=== GIVEN PROBLEM ===
Reproduce word for word the lines of the data below, from the line containing "At what distance from the photographer" through the end of the data, including both of those lines.

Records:
------------------------------------------------

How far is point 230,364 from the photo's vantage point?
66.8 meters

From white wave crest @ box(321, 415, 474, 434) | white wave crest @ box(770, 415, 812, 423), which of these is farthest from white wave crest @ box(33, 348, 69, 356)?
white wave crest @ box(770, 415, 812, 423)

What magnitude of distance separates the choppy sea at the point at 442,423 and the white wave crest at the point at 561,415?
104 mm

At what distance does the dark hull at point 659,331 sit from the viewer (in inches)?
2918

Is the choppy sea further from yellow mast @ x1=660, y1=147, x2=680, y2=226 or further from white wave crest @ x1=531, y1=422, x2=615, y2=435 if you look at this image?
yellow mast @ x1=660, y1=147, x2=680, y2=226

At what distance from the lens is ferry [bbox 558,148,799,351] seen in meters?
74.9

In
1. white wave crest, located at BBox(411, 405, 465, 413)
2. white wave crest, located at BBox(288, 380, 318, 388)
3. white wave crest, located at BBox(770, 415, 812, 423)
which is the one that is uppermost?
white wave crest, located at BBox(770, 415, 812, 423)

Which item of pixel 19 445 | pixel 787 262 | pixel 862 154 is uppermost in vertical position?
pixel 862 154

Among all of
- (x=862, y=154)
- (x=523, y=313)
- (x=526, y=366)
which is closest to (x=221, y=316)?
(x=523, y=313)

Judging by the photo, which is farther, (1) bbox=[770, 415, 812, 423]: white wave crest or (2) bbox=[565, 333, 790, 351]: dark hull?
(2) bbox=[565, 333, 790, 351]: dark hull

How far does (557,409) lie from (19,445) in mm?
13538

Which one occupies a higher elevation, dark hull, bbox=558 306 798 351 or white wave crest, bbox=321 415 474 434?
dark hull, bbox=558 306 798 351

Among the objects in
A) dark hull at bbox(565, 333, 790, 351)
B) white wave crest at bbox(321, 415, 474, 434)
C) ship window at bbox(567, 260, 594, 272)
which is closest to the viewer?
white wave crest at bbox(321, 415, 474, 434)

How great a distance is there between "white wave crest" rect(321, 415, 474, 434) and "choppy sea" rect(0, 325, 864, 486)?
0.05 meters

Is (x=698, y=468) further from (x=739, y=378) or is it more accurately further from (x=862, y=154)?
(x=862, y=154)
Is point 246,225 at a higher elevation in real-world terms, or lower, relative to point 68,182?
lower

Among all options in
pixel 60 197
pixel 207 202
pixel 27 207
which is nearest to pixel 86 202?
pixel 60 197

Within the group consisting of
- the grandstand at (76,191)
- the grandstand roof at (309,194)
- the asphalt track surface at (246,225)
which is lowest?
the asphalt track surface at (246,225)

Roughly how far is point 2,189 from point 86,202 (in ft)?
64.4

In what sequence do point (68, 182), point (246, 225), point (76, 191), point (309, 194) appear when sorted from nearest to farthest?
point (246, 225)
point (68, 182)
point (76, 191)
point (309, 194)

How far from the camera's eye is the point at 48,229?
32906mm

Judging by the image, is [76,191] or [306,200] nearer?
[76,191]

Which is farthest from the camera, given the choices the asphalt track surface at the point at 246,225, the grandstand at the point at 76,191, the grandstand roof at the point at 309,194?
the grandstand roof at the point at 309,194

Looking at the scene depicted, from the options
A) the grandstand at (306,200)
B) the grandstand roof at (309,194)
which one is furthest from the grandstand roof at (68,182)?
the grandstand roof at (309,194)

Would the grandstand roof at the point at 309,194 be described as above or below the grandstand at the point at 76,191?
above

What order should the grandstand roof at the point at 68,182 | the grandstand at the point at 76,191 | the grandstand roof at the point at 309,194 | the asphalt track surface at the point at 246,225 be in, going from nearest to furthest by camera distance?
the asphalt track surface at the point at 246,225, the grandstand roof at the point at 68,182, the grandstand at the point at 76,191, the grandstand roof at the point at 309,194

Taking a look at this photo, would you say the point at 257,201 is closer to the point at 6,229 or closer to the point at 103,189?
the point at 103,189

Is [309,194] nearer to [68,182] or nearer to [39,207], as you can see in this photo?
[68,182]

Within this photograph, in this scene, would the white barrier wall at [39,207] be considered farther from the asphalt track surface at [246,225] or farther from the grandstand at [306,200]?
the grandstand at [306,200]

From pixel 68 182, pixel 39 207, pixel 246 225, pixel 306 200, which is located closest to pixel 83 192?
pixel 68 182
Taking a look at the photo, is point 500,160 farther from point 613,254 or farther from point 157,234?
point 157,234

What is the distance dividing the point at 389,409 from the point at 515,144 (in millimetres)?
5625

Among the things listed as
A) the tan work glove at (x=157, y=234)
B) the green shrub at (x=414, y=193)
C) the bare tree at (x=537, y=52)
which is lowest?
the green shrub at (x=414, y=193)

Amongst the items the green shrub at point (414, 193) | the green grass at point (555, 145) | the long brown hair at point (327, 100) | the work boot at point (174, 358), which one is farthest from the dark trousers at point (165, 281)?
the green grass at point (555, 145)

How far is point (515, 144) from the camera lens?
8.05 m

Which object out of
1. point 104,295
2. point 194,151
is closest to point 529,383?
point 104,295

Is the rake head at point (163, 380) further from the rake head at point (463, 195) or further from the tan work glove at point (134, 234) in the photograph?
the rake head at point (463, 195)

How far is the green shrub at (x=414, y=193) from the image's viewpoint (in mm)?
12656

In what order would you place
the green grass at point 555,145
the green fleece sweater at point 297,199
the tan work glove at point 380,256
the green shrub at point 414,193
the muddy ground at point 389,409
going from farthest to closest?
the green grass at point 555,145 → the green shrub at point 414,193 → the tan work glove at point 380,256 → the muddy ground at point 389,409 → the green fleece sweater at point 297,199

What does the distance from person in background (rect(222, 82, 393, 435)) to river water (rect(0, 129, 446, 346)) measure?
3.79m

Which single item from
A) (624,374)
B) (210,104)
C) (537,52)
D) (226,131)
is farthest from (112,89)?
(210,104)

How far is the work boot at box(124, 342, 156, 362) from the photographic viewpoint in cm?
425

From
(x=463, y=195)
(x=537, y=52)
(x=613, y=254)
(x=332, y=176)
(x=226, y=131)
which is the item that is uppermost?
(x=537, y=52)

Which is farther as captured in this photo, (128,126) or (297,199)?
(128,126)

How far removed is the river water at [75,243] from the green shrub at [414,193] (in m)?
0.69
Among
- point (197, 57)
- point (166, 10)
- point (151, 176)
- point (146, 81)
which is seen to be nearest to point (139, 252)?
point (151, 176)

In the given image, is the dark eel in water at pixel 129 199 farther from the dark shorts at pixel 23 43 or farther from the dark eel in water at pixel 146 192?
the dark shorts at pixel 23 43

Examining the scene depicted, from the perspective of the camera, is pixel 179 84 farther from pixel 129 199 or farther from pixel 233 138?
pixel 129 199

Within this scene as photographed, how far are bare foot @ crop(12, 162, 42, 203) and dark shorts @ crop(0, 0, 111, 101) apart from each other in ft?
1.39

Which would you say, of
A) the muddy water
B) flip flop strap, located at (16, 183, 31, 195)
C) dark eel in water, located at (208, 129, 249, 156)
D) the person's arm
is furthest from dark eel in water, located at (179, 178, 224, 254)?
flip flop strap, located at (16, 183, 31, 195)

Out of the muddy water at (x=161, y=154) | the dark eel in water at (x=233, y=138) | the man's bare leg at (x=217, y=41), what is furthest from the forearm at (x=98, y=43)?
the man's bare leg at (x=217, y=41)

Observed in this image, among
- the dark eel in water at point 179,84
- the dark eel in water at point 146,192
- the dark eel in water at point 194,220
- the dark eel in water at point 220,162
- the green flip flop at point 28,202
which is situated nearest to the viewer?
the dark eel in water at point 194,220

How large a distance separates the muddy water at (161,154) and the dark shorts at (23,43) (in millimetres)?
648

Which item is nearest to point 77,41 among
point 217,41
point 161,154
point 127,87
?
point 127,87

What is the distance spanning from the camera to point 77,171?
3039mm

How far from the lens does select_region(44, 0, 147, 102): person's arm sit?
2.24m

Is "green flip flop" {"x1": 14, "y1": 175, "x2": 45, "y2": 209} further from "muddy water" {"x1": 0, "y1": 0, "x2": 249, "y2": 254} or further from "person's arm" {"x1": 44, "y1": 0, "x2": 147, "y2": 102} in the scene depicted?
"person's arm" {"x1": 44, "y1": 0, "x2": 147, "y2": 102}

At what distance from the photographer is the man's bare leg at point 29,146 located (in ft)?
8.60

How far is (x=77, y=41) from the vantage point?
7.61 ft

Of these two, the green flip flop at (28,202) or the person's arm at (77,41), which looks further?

------------------------------------------------

=== PROBLEM SOLUTION ===
At what distance from the photographer is the man's bare leg at point 29,146 located (in ft)?
8.60

How far is (x=77, y=41) from the vantage point?
7.61 ft

Of these two, the green flip flop at (28,202) or the person's arm at (77,41), which looks further?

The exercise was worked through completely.